** start of Extract to read **
Re: [PATCH 1/2] acpi : cpu hot-remove returns error number when cpu_down() fails

[Date Prev][Date Next][Thread Prev][Thread Next][Date Index][Thread Index]

 



Hi Srivatsa,

2012/07/09 20:25, Srivatsa S. Bhat wrote:
> On 07/09/2012 08:01 AM, Yasuaki Ishimatsu wrote:
>> Hi Srivatsa,
>>
>> Thank you for your reviewing.
>>
>> 2012/07/06 18:51, Srivatsa S. Bhat wrote:
>>> On 07/06/2012 08:46 AM, Yasuaki Ishimatsu wrote:
>>>> Even if cpu_down() fails, acpi_processor_remove() continues to remove the cpu.
>>>
>>> Ouch!
>>>
>>>> But in this case, it should return error number since some process may run on
>>>> the cpu. If the cpu has a running process and the cpu is turned the power off,
>>>> the system cannot work well.
>>>>
>>>> Signed-off-by: Yasuaki Ishimatsu <isimatu.yasuaki@xxxxxxxxxxxxxx>
>>>>
>>>> ---
>>>>    drivers/acpi/processor_driver.c |   18 ++++++++++++------
>>>>    1 file changed, 12 insertions(+), 6 deletions(-)
** end of Extract to read **
** start of Entries shown **
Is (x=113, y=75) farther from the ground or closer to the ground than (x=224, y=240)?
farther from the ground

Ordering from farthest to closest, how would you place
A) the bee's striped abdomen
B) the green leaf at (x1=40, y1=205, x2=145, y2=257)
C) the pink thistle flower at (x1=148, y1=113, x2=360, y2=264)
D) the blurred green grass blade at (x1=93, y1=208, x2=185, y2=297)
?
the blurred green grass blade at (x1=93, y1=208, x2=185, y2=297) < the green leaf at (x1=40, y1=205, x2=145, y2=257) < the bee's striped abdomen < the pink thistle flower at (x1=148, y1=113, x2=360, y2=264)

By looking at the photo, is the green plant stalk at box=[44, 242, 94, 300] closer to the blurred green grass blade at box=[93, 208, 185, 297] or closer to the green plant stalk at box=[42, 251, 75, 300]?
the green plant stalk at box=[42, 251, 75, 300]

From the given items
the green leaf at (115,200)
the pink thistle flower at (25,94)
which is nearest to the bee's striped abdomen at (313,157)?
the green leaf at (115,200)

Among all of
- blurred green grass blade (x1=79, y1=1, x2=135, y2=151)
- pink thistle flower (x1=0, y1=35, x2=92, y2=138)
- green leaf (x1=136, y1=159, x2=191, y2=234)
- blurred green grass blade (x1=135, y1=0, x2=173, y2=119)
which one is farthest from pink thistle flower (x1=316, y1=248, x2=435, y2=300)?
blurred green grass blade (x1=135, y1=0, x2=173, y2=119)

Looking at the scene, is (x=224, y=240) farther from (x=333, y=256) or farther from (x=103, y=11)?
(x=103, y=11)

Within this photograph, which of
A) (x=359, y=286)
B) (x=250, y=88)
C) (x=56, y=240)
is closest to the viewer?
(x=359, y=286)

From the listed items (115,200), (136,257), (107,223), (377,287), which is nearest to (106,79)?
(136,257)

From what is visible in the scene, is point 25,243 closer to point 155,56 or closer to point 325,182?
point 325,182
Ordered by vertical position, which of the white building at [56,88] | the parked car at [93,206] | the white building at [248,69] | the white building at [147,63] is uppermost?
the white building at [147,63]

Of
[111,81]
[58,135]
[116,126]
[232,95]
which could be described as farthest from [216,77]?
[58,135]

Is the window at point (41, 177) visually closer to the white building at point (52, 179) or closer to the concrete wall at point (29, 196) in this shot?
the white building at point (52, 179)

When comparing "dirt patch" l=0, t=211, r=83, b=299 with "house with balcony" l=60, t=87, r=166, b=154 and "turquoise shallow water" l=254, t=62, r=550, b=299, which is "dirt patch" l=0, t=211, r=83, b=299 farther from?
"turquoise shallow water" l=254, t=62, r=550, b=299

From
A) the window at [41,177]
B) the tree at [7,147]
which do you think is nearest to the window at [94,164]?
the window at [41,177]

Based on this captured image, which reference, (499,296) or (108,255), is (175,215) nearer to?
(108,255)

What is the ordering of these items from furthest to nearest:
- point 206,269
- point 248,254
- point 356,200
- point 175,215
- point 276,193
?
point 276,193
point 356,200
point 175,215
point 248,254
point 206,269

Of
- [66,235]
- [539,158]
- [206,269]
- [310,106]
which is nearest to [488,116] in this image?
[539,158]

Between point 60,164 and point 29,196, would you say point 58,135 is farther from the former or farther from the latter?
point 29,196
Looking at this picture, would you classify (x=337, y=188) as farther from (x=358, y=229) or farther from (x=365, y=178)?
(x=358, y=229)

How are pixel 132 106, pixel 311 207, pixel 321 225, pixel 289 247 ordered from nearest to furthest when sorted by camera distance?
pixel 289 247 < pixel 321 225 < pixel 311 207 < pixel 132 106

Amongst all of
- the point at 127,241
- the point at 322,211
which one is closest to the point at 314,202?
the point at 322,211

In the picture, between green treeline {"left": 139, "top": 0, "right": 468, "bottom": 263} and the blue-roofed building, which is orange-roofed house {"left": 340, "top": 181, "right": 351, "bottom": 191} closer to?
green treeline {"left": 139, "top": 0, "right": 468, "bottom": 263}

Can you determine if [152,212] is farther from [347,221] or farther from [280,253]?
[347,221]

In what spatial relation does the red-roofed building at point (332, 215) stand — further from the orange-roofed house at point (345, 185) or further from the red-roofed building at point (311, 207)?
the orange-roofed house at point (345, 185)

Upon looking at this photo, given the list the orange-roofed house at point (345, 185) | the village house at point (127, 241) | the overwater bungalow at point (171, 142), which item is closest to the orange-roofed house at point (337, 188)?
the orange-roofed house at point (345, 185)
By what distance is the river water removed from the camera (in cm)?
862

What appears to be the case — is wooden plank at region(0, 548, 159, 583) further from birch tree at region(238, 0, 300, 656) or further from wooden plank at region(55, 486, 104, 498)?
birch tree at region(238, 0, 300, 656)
** end of Entries shown **
**Task**
Continue the mailing-list thread about the cpu hot-remove patch from the point where it stops.

**The reply**
>>>>
>>>> Index: linux-3.5-rc4/drivers/acpi/processor_driver.c
>>>> ===================================================================
>>>> --- linux-3.5-rc4.orig/drivers/acpi/processor_driver.c	2012-06-25 04:53:04.000000000 +0900
>>>> +++ linux-3.5-rc4/drivers/acpi/processor_driver.c	2012-07-05 21:02:58.711285382 +0900
>>>> @@ -610,7 +610,7 @@ err_free_pr:
>>>>    static int acpi_processor_remove(struct acpi_device *device, int type)
>>>>    {
>>>>    	struct acpi_processor *pr = NULL;
>>>> -
>>>> +	int ret;
>>>>
>>>>    	if (!device || !acpi_driver_data(device))
>>>>    		return -EINVAL;
>>>> @@ -621,8 +621,9 @@ static int acpi_processor_remove(struct
>>>>    		goto free;
>>>>
>>>>    	if (type == ACPI_BUS_REMOVAL_EJECT) {
>>>> -		if (acpi_processor_handle_eject(pr))
>>>> -			return -EINVAL;
>>>> +		ret = acpi_processor_handle_eject(pr);
>>>> +		if (ret)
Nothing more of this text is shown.